Datameer Artifact Retention Policy

Goal

Better understand the retention policy options for Datameer artifacts.

Learn 

The retention policy in Datameer allows to configure the following parameters:

  1. Keep last N results (regardless of their age).
  2. Purge results older than N days.
  3. Purge results older than N days, but keep last N results.
  4. Never delete historical data.
  5. ExportOnly (for Workbooks).


A corresponding configuration is stored in the  dap_job_configuration table under the columns min_keep_count and expire_time_days.

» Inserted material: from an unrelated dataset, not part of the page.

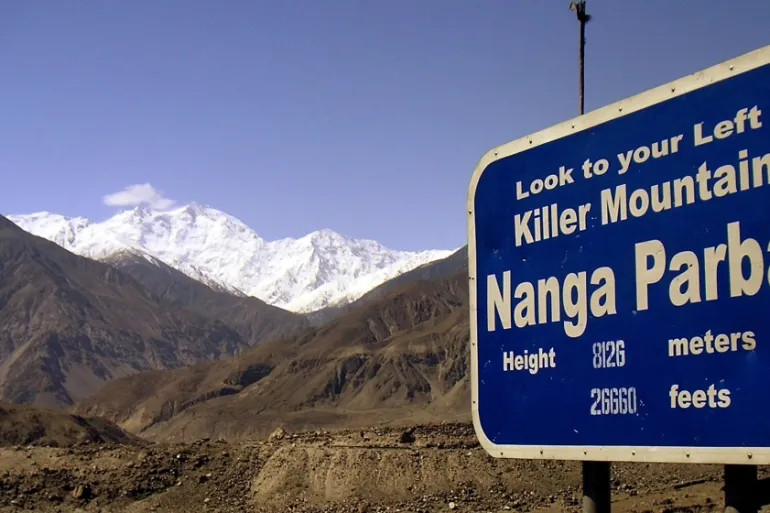 Nanga parbat name plate and the mountain itself in the background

The possible combinations of values in these columns (respectively) are:

N / NULL - Keep last N results (Purge results older than N days is empty).
NULL / N - Purge results older than N days (Keep last N results is empty).
N / N - Purge results older than N days, but keep last N results.
NULL / NULL - Never remove historical data.
0 / 1 - Export Only.


The query allows to view all artifacts tighter with their retention policy and use the WHERE clause to filter desired results.

SELECT
dap_job_configuration.id ConfID,
dap_file.name Name,
CASE dap_file.extension
WHEN 'IMPORT_LINK_JOB_EXTENSION' THEN 'Data Link'
WHEN 'IMPORT_JOB_EXTENSION' THEN 'Import Job'
WHEN 'WORKBOOK_EXTENSION' THEN 'Workbook'
WHEN 'EXPORT_JOB_EXTENSION' THEN 'Export Job'
END Type,
permission.owner Owner,
dap_file.creation_date CreationTime,
dap_job_configuration.min_keep_count KeptResults,
dap_job_configuration.expire_time_days PurgeResultsAfter,
dap_file.id FileID
FROM
dap_job_configuration
JOIN dap_file ON dap_job_configuration.dap_file__id = dap_file.id
JOIN permission ON dap_file.permission_fk = permission.id;

 

With the option Append with sliding time window you could set the following retention policies:

  • Use only the Expire after field. Datameer will keep records ingested by an import job during last N days/weeks/month, older records will be removed. For example, in case you set Expire after to 5 days and will run the import job daily that ingests 10 records every day, Datameer will keep only 50 recent records each time. At the moment, this option is impacted by a bug reported under DAP-36437 (workaround is set Keep last N results parameter together with Expire after).

  • Use only the Keep last N results field. Datameer will keep records ingested by the import job during last N executions, regardless of the time. For example, in case you set Keep last N results to 5, Datameer will keep data imported during last 5 job executions, regardless whether the job has run 5 times in 1 hour or 1 week. Please note that executions that don't import any records are also being considered. If there would be no new data added into the source table and the ImportJob will be executed 5 times, no records will be stored and this moment.

  • Use both Expire after and Keep last N results parameters at the same time. This gives an additional flexibility and allows to ensure that N results will still be stored, even if some of them are expired, e.g. in case you pause at the ingestion but still want to use previously ingested data.